The mention of Majorca is a nod to the other of the guitar’s two birthplaces. The steel-strung guitar, known variously as a flat-top, jumbo, or folk guitar, was invented in the U.S.A., but the original gut-strung (usually nylon nowadays) article originated, of course, in Spain. I’ve never heard of Majorca being particularly famous for its music, though.

 

Big Bill Broonzy (1893 – 1958), real name William Lee Conley Broonzy, was one of the first blues musicians to become known to and revered by British audiences, and this was in no small part due to his own canniness.

In the thirties Broonzy was living in Chicago, and was a leading light in the development of a new kind of blues, slicker and more sophisticated than the country blues, and played by small bands (probably his best known, and certainly most covered, song, Key to the Highway, dates from this period). When, after World War II, Chicago blues was hijacked by the likes of Muddy Waters and Howlin’ Wolf, who injected into it a heavy dose of Delta blues to make it much raunchier, louder and more emotional, Broonzy seems to have decided not to compete.
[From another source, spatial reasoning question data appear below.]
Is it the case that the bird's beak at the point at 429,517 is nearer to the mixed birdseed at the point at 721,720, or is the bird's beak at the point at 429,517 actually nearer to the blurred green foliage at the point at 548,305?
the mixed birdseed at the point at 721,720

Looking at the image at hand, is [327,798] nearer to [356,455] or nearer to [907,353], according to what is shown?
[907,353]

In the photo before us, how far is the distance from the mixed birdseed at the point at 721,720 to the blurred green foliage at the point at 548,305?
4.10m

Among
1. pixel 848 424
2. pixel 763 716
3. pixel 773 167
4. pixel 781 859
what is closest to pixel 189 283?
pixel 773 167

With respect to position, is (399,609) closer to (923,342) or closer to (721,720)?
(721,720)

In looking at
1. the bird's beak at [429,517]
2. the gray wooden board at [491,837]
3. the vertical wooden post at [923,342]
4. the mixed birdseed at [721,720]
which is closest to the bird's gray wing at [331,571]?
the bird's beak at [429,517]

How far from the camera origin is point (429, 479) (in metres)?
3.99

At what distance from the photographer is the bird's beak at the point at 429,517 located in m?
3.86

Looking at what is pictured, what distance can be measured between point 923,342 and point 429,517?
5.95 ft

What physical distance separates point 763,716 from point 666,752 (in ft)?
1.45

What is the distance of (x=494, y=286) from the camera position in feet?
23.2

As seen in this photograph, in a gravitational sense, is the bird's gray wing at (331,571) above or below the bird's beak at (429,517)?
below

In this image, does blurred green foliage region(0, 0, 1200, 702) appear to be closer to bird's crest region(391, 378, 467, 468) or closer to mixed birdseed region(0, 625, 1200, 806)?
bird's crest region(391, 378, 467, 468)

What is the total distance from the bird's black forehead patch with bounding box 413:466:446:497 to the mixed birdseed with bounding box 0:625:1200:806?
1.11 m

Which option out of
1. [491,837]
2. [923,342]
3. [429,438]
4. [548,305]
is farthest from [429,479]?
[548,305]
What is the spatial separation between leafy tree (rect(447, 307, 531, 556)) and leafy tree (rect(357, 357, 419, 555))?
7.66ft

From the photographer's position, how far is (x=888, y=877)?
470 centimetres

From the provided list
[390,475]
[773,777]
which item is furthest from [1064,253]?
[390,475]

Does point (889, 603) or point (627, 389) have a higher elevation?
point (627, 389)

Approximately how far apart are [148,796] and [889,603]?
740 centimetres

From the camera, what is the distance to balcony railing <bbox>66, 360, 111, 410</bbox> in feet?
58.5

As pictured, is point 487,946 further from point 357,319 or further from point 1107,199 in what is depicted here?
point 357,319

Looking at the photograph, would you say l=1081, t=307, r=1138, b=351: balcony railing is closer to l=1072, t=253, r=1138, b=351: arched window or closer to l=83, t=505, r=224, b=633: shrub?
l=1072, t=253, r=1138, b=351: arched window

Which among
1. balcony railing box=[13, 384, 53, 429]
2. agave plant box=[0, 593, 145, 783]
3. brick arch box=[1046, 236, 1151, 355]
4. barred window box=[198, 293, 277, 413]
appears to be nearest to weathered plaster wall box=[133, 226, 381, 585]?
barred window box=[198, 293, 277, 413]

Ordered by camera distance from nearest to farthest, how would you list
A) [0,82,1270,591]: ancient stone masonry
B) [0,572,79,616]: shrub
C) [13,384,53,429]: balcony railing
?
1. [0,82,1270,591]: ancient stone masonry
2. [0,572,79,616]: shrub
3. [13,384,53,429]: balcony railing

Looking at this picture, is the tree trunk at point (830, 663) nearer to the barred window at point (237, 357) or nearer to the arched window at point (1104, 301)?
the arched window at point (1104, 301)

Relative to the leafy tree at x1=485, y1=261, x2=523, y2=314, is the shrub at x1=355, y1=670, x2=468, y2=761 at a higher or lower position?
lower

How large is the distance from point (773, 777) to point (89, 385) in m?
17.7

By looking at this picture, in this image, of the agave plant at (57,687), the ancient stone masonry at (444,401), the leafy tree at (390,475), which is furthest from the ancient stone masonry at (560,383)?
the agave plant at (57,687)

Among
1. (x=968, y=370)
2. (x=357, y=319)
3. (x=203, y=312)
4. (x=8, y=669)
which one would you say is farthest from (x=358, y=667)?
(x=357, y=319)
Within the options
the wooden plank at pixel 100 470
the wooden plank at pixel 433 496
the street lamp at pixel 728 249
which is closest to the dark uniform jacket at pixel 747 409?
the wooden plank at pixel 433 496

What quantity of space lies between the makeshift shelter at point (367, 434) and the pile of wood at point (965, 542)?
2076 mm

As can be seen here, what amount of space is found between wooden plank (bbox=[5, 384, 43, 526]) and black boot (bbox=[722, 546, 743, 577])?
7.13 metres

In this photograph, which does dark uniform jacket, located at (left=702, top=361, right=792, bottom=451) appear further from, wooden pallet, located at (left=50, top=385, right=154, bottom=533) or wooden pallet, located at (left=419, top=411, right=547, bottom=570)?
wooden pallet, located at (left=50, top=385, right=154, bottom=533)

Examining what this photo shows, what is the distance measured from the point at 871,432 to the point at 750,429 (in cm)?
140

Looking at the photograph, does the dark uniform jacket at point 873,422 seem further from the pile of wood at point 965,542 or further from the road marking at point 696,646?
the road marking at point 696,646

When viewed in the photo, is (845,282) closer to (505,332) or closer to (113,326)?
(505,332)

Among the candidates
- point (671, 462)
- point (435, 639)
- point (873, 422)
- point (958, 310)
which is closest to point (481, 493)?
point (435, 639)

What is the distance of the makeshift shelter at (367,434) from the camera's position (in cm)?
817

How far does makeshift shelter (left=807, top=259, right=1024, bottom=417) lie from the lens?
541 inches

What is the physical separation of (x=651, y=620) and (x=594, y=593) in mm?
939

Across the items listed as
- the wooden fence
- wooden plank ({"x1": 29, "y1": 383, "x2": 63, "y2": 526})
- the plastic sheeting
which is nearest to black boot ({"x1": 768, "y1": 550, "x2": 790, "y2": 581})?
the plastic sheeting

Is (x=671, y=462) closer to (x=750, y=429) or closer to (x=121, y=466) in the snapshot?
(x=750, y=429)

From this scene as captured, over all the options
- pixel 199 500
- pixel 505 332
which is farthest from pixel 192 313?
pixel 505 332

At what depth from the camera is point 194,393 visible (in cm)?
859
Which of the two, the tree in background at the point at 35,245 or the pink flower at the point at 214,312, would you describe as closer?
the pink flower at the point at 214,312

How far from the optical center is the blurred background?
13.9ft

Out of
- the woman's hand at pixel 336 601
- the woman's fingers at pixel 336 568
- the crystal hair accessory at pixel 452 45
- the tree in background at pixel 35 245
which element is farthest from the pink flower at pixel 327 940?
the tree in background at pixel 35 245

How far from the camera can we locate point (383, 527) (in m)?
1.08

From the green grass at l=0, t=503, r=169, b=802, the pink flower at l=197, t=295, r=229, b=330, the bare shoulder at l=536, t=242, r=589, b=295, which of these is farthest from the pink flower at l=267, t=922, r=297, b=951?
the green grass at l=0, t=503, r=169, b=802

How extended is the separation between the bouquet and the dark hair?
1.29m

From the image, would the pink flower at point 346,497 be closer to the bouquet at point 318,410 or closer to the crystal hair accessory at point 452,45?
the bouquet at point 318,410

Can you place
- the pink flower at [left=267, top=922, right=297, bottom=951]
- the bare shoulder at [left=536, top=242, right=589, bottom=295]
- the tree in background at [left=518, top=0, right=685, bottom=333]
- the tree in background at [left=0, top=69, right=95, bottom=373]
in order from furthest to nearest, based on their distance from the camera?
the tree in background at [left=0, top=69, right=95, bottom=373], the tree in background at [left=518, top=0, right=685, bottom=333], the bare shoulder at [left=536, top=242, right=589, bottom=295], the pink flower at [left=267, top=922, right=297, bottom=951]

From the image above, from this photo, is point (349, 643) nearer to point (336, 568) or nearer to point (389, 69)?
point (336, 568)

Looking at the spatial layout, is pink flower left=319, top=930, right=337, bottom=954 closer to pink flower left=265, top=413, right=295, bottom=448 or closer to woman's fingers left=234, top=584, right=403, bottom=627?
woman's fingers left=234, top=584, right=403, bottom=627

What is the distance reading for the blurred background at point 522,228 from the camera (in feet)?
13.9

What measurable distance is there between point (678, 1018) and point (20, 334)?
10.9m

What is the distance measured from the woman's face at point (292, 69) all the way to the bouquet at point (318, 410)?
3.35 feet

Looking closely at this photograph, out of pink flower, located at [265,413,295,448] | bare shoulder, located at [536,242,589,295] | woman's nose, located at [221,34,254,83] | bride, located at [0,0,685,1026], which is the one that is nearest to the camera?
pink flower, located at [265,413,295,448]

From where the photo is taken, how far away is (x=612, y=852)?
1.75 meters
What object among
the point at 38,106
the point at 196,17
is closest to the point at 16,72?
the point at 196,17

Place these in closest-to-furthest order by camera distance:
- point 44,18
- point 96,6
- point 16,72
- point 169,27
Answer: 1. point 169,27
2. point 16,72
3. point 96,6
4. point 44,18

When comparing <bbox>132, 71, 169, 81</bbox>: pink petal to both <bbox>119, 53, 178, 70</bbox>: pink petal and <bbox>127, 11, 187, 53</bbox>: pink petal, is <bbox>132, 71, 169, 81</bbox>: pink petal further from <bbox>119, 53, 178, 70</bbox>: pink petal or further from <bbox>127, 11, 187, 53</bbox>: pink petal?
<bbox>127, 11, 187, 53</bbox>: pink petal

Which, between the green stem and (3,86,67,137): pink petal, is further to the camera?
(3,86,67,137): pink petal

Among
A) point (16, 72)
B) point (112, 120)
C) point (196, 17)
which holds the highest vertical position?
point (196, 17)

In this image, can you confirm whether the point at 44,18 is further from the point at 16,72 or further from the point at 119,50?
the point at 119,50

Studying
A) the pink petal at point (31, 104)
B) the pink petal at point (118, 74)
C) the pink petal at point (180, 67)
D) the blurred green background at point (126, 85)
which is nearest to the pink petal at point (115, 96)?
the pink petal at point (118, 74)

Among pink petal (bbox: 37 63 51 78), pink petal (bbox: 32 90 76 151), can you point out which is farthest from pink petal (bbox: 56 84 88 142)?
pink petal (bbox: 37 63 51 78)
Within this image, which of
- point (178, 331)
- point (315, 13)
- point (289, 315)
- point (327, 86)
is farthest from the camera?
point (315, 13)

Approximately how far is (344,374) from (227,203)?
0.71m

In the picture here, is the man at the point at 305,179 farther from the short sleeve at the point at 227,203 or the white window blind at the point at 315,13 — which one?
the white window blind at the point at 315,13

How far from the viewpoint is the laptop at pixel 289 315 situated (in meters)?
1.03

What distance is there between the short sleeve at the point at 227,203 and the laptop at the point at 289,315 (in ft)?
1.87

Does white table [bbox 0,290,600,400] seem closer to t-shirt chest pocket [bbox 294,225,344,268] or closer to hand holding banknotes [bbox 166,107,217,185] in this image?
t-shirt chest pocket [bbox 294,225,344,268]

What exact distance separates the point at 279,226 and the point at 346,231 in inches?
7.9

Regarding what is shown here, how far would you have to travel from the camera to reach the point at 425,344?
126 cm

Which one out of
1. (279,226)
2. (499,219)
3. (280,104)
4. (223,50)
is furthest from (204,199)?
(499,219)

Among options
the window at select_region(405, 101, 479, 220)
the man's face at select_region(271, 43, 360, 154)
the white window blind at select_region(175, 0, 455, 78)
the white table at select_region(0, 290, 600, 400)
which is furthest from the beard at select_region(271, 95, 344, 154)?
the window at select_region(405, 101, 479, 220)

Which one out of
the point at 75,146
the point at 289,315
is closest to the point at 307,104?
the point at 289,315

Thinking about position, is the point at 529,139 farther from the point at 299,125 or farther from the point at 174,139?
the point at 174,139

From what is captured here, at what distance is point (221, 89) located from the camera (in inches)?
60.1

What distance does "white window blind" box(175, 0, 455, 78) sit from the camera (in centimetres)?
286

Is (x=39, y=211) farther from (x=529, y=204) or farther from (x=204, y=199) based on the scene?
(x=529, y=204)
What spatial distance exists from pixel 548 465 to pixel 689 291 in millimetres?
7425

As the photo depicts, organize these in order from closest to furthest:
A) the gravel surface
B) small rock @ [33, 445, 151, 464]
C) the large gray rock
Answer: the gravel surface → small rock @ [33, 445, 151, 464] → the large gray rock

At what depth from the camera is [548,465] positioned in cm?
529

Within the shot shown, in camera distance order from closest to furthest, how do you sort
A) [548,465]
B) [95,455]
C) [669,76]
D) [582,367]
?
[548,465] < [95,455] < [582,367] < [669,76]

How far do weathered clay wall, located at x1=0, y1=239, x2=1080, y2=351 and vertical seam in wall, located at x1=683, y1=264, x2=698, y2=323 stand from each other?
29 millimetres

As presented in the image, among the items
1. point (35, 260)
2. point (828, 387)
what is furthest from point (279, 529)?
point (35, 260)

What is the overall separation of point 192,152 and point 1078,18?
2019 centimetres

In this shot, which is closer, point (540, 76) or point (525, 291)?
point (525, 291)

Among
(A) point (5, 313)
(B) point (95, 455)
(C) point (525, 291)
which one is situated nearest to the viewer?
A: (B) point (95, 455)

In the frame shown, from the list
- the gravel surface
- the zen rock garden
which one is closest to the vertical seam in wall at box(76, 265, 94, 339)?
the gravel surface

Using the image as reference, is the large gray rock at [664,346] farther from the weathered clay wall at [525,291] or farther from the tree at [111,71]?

Undoubtedly noticing how Leadbelly was being lionised by white “folkie” audiences, he reinvented himself as Big Bill Broonzy the folksinger, ditching his city blues to return to the country blues and folk songs of his youth, and sometimes even going so far as to lay aside his city suits in favour of sharecropper’s overalls.

The ploy paid off handsomely. By the fifties Broonzy was probably the best-known black singer in his genre to white audiences (Leadbelly having died in 1949), and so was an obvious choice to be the first blues singer (as opposed to bluesy jazz singers) to perform to British audiences. Here he took his stratagem one step further, claiming to be the last real blues singer left alive – and some people believed him.

Broonzy was no charlatan when it came down to actually performing, though, and none of his posing detracts from his stature as one of the great blues singers.

 

The reference to Federico Garcia Lorca (1898 – 1936) is another non-musical allusion to the guitar’s Spanish origins. Now widely acknowledged as the greatest Spanish poet and dramatist of the twentieth century, he first rose to international prominence through the manner of his death. Avant-garde in his art and left-wing in his politics (and homosexual to boot) he was not popular with the conservative factions in Spain; and in 1936, soon after the start of the Civil War, he was arrested and shot by Nationalist militia near Granada, to become a left-wing martyr.

 

A truck going north. More contentious this, but it is possibly a reference to "the great Migration" from the American south to Chicago, in the first half of the 20th century, in which many black people moved north — by whatever means of transport was affordable. One — guitar-related — outcome (as country blues players from the south arrived in the city) was the development of Chicago's urban blues sound, which brought the electric guitar into the blues line-up. [contributed by Andrew Curry via Midnight Voices]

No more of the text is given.